The World Health Organization estimates that 50 million people each year may be infected with the dengue virus that causes dengue fever, a mosquito-borne illness prevalent in the tropics that causes extreme pain and can potentially lead to hemorrhagic fever.
For her Division III, Marissa Baker-Wagner conducted research to identify pathways by which the dengue virus assembles the capsid protein. The ultimate goal is to find medical compounds that can target those pathways instead of targeting the virus directly, stopping the virus while avoiding mutation.
Her work is part of a research project by Prosetta, a biotech lab in her hometown of San Francisco where she began interning the summer after graduation from high school.

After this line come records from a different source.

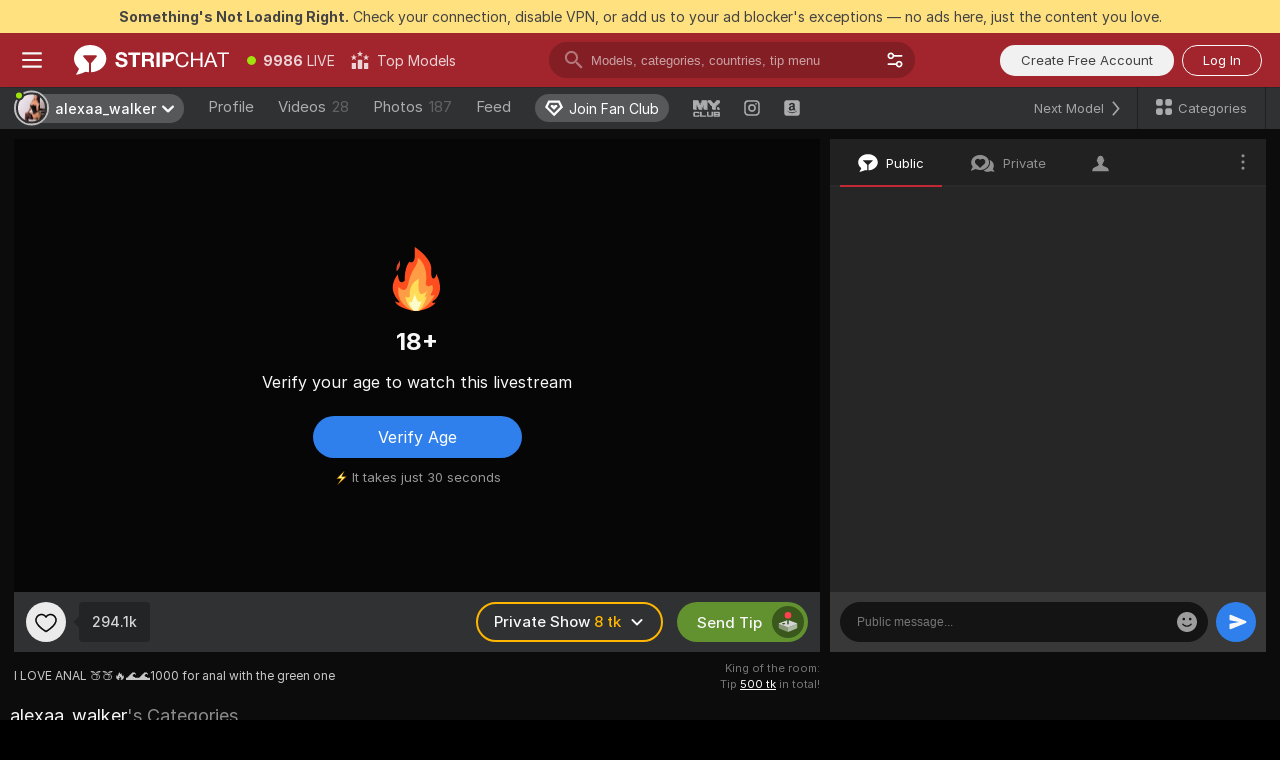

--- FILE ---
content_type: application/javascript; charset=utf-8
request_url: https://assets.striiiipst.com/assets/OpenTipMenuButton.80613b3bdf0fbbd7.js
body_size: 563
content:
"use strict";(self.__LOADABLE_LOADED_CHUNKS__=self.__LOADABLE_LOADED_CHUNKS__||[]).push([["51539"],{57060:function(t,e,n){n.d(e,{k:()=>m});var i=n(27378),a=n(21857),l=n(44600),o=n(69431),s=n(43835),c=n(64872),u=n(14669),r=n(6110);let d=({amount:t,id:e,onAnimatedEnd:n})=>{let{trans:a}=(0,o.QT)();return i.createElement("div",{className:"SendTipAnimation__animationItem#kj",onAnimationEnd:()=>{n(e)}},i.createElement(l.Z,{img:"token"}),a("tokensShort",{amount:t}))},m=({placement:t="public"})=>{let[e,n]=(0,i.useState)([]),l=(0,c.C)(r.qe),o=(0,s.T)();(0,u.l)(()=>{(null==l?void 0:l.length)&&(n(e=>[...e,...l.filter(e=>e.placement===t)]),o((0,a.zY)(t)))},[l]);let m=t=>{n(e=>e.filter(e=>e.id!==t))};return i.createElement(i.Fragment,null,e.length?e.map(({id:t,amount:e})=>i.createElement(d,{key:t,id:t,amount:e,onAnimatedEnd:m})):null)}},72554:function(t,e,n){n.r(e),n.d(e,{OpenTipMenuButtonEntry:()=>_});var i=n(27378),a=n(85048),l=n(84005),o=n(69159),s=n(97544),c=n(64872),u=n(89934),r=n(57060),d=n(45986),m=n(56231),p=n(97114);let _=({isActive:t,className:e,style:n,isActionMenuAvailable:_,isPrivate:E,disabled:b,onClick:h})=>{let v=t?"chat-actions-active":"chat-actions",A=(0,c.C)(p.cU),C=(0,i.useRef)(null),g=(0,c.C)(m.u_),f=(0,c.C)(m.rh),N=(0,s.v1)();return(0,u.a)("KeyT",()=>{A||(h(),N.emit("modelChat:Focus tip amount"))}),i.createElement(i.Fragment,null,i.createElement(a.ZP,{onClick:()=>{h()},style:E?"gold-ds":"apply-2-ds",styles:n,innerRef:C,disabled:b,withRealDisable:!0,className:(0,o.AK)(e,"send-tip-button",{"send-tip-button--active":t,"send-tip-button--with-icon":_,"send-tip-button--private":E,"send-tip-button--private-active":E&&t,"send-tip-button--announcement":g})},i.createElement(d.t,{shortClassName:f?"send-tip-button__text--short":void 0,longClassName:f?"send-tip-button__text--long":void 0,shortTextId:"button.sendTipShort",textId:"button.sendTip"}),i.createElement(r.k,null),_&&i.createElement("span",{className:(0,o.AK)("send-tip-button__icon-container")},i.createElement(l.Z,{img:v,className:(0,o.AK)("send-tip-button__icon",{"send-tip-button__icon--active":t})}))))}}}]);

Baker-Wagner and Div II student Usha Lingappa, who is working on a similar project involving rabies, proposed an innovative bicoastal Prosetta-Hampshire lab partnership, continuing research begun in San Francisco on campus as part of their academic work. They found an enthusiastic supporter in Hampshire biology professor Lynn Miller.
"At the end of last summer we proposed that we take the work to Hampshire," says Baker-Wagner. "The first day back on campus we ran to Lynn asking 'Can we do this?' We had strong support on both sides to try and establish a lab here."
Both students presented posters at the 23rd annual International Conference on Anti-Viral Research, held in San Francisco in April 2010. They were the only two undergraduates participating in a professional conference of hundreds of representatives of pharmaceutical and biotechnical companies, governmental and academic labs.
The laboratory work was only half of Baker-Wagner's Div III, which also involved critical examination of the economic and social determinants of health. "Dengue is a neglected tropical disease that affects primarily poor people," she says.
Baker-Wagner planned to spend "one more summer in the lab" at Prosetta. She has applied to the Peace Corps, and was nominated for service in Sub-Saharan Africa in fall 2010.
Div III faculty committee: Professor of Biology Lynn Miller, Associate Professor of Public Health Elizabeth Conlisk.